Noir Watch: Roadblock (1951)


Watched:  07/18/2018
Format:  TCM Noir Alley on DVR
Viewing:  First
Decade:  1950's




From RKO comes a B-programmer (with locations and sets I recognized from other RKO films), that stars noir staple Charles McGraw and the lovely Joan Dixon.  I'll go ahead and say: I was not expecting much out of Roadblock (1951), but this movie  went past "okay" and beat it by a country mile.  I'll gladly give this one a second viewing some time just to see how it works and how they did it.

Spoilers, btw:

McGraw plays an insurance company detective (so you know he's @#$%ed from the get-go) who happens to meet an attractive grifter at the airport (Dixon).  She's headed to LA to find a way to live a life of glitz and glamour.  Minor plot point, but she's broke, so she poses as McGraw's wife to get the "wife" discount, which I guess was a thing in the 1950's, but when the plane had to land in Missouri due to weather, she now is trapped in a hotel room with McGraw or she gives up the jig.  While there's an attraction (sort of, in that "I hate you! I love you!" way), she tells us she's not settling for some salaried guy who can't get her furs, etc...

Back in LA the two part, but run into one another later when she's mixed up with a racketeer as his lady-friend.

Big spoiler:  At Christmas she realizes she'll spend all her Christmasses alone and decides to go for the honest guy with the good job, and they happily decide to get hitched.

But McGraw knows she'll want money and furs soon enough, and so he goes to the racketeer to set up a job that will pay off big.

Dixon is set up as the femme fatale, and she is that - but almost indirectly.  She's no Out of the Past Jane Greer sociopath who looks great in a gown - her turn to McGraw is sincere.  She's done with great gifts but playing second banana to rich men's families (plus, guilt and stuff).  The movie plays exceedingly well on the economic anxieties, to borrow a phrase, of a guy who knows there's some truth to the idea that she may be in love now, but in time, she'll go back to wanting those material things.

Both the way the film ends and the short time frame of the story never give us a chance to see how any of it plays out long term.  Really, we never get the questioned answered, and while no one exactly blames Dixon for McGraw's heel turn, there's a bit of non-movie reality to why he does it.  He knows once he has the girl, that could be just the start of trouble.

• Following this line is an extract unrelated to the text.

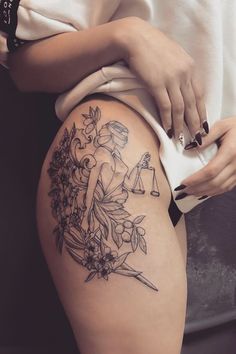 a woman's thigh with flowers and an hourglass tattoo on her left side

There's some surprising violence in the movie, both on screen and off.  A daring train robbery ends in the death of a postal worker (we don't see the heist), but we do see McGraw both beat a witness to keep him from talking and murder a man to cover his tracks.  As far as noir protagonists who've slipped a bit in the pursuit of a dame, it's hard to think of one who fell further.

Plus, there's a kind of kick-ass car chase at the end in the Los Angeles River system you've seen in so many movies.

Yeah, I kinda highly recommend Roadblock.  It's never going to win Best Picture, but as an example of this thing we call noir, it's as spot on any of them.  Maybe it doesn't have the phenomenal cast of Night and the City or brilliant camerawork, but the script is tight and tense, and McGraw - more because of his insecurities than in spite of them - is a fantastic protagonist to follow even as you're shouting "dude, NO!" at him from time to time.

As a last sidenote - Dixon looks a bit like the animated Lois Lane from the Fleischer cartoons, ten years after the fact.  And not to detract from the fine work of Phyllis Coates or Ms. Neill, but I think Dixon would have made a swell Lois, too.